Dhongye est né dans le village de Dhakra dans la ville de Shagchu (Ch : Xiaqu), comté de Driru, Nagchu.
Exploitation minière dans le comté de Driru
En avril 2018, les autorités chinoises ont arrêté 30 Tibétains, dont Dhongye, des villages de Markor, Wathang et Gochu après la nouvelle de la détention de Karma, chef du village de Markor, et le projet minier a été partagé avec des sources tibétaines en exil, a rapporté le Centre tibétain. pour les droits de l’homme et la démocratie.
Selon le rapport, Karma a été arrêté fin février pour avoir contesté un ordre officiel qui obligeait tous les habitants des villages de Markor, Wathang et Gochu à signer un document autorisant les autorités locales à mener des activités minières sur la montagne sacrée Sebtra Zagyen. Cependant, Karma a ouvertement confronté les responsables gouvernementaux en disant qu’il ne signerait le document que s’ils produisaient la preuve de l’approbation des chefs de parti vétérans tels que Tenzin et Rangdi.

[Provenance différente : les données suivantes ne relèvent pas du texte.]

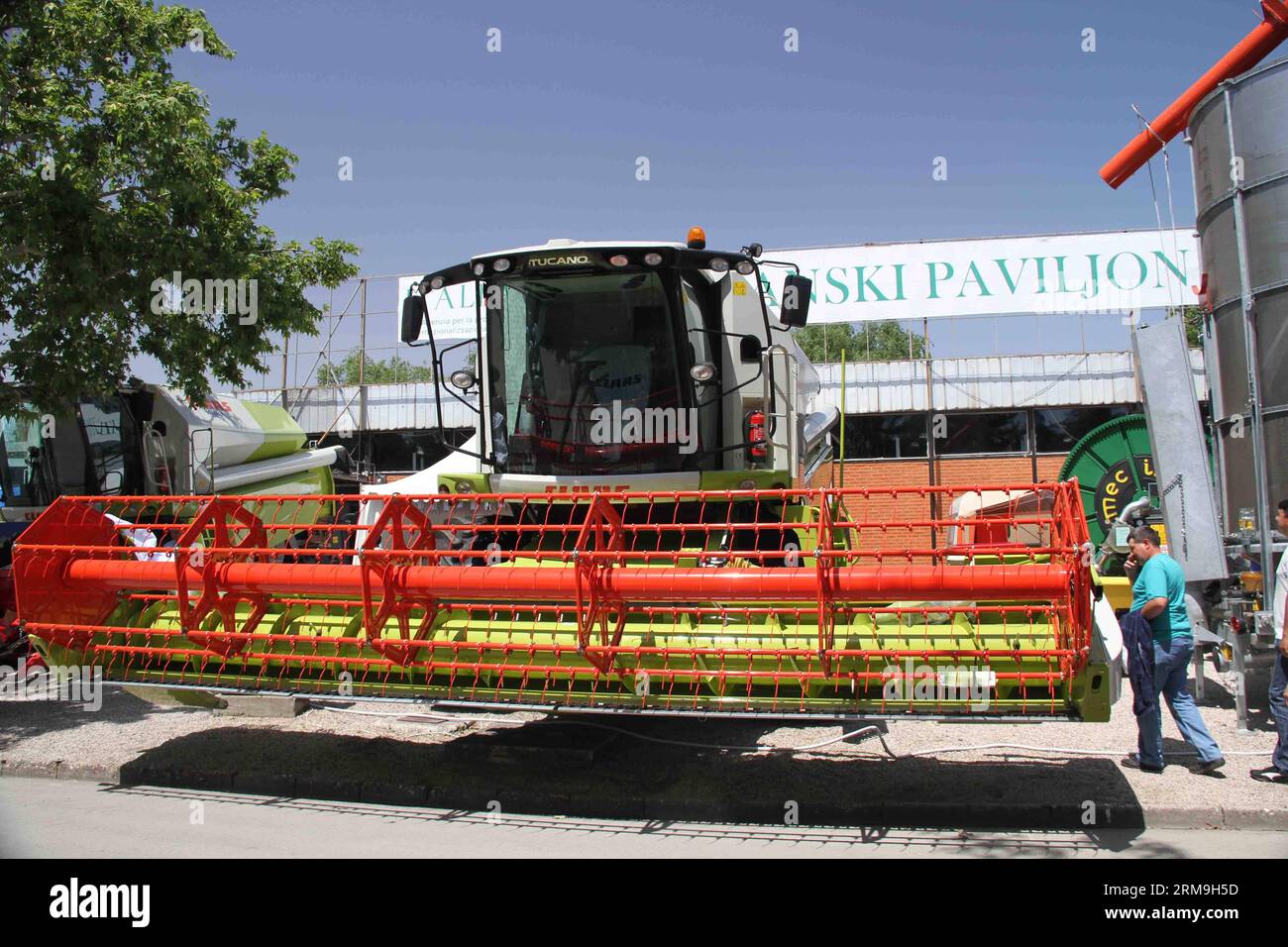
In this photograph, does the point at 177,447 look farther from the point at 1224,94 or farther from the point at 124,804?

Lorsque la nouvelle de l’arrestation de Karma est devenue connue des Tibétains en exil, les responsables ont immédiatement convoqué tous pour une réunion au cours de laquelle les Tibétains soupçonnés d’avoir divulgué des informations ont été arrêtés.
Les Tibétains locaux craignaient que l’exploitation minière ne détruise la montagne sacrée Sebtra Zagyen, qui abrite également des animaux en voie de disparition tels que Tsoe (antilope tibétaine), Nah (mouton bleu) et Gowa (gazelle tibétaine). On craignait que l’exploitation minière ne provoque également des glissements de terrain sur une autre montagne sacrée appelée Drakar, située à droite de Sebtra Zagyen, ce qui bloquerait à son tour l’approvisionnement en eau des villageois locaux.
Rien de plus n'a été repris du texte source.